Last week, two Bay Area newspapers have come out opposed to Proposition 26, the Polluter Protection Initiative on the November ballot, and have detailed the economic and environmental implications the passage of Proposition 26 would have on California. Currently, a majority vote by the State Legislature or a local government agency is required to impose a mitigation fee on a business or industry that causes harm to public health or the environment. Proposition 26 aims to make it nearly impossible for the state to collect these fees and hold polluters responsible for their pollution by classifying these fees as taxes, making them subject to a 2/3rds vote. Should this initiative pass on Election Day, some of California’s biggest polluters will no longer have to pay to clean up their messes.

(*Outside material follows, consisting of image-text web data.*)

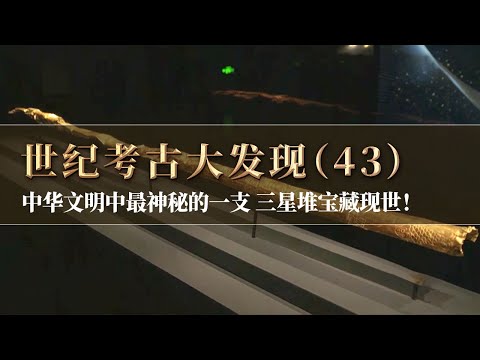 中华文明中最神秘的一支 三星堆宝藏现世！出土全世界体量最大的金杖 3000多年前古蜀国的繁荣远超想象！《探索·发现》世纪考古大发现（43） 丨 中华国宝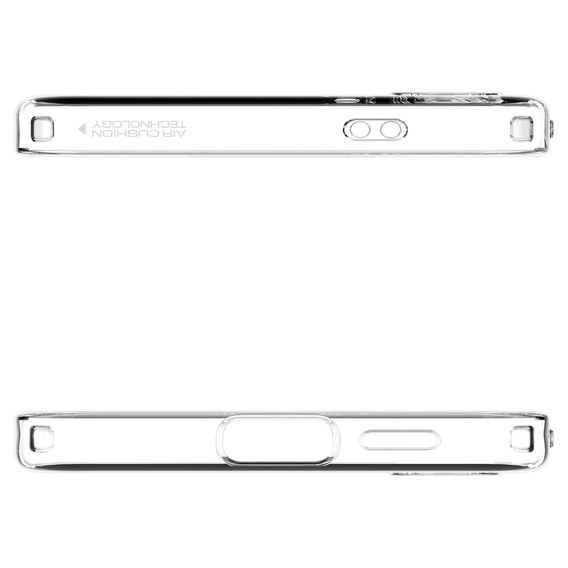 Etui Spigen do Galaxy S24+ Plus, Liquid Crystal, przezroczyste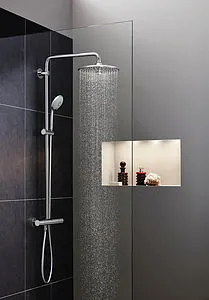 Душевая система с термостатом для душа Grohe Euphoria 260 хром 27296002 Душевая система с термостатом для душа Grohe Euphoria 260 хром 27296002, 4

The editorials, released by the Contra Costa Times and the Oakland Tribune, readdress what the Legislative Analyst’s Office (LAO) has been saying since it submitted its review of Prop 26 on July 15th. According to the LAO, the state has collected important regulatory fees that, under the proposition, could be reassessed as taxes, making it much harder for them to be approved. For example, fees on oil manufacturers, businesses that “treat, dispose of, or recycle hazardous waste”, as well as fees imposed on alcohol retailers, which all go towards positive programs that focus on education, recycling, clean up and abatement, and investments in new environmental technologies, could be lost. Passage of prop 26 also puts Assembly Bill 32, California’s landmark global warming law, in jeopardy since a key part of that program is setting a price on carbon.
Furthermore, passage of Prop 26 would make it incredibly difficult for the state to collect revenue to clean up pollution and mitigate negative health impacts; meaning California would have to find some other way to finance these important efforts. With an already over tapped state budget, that task is more than daunting.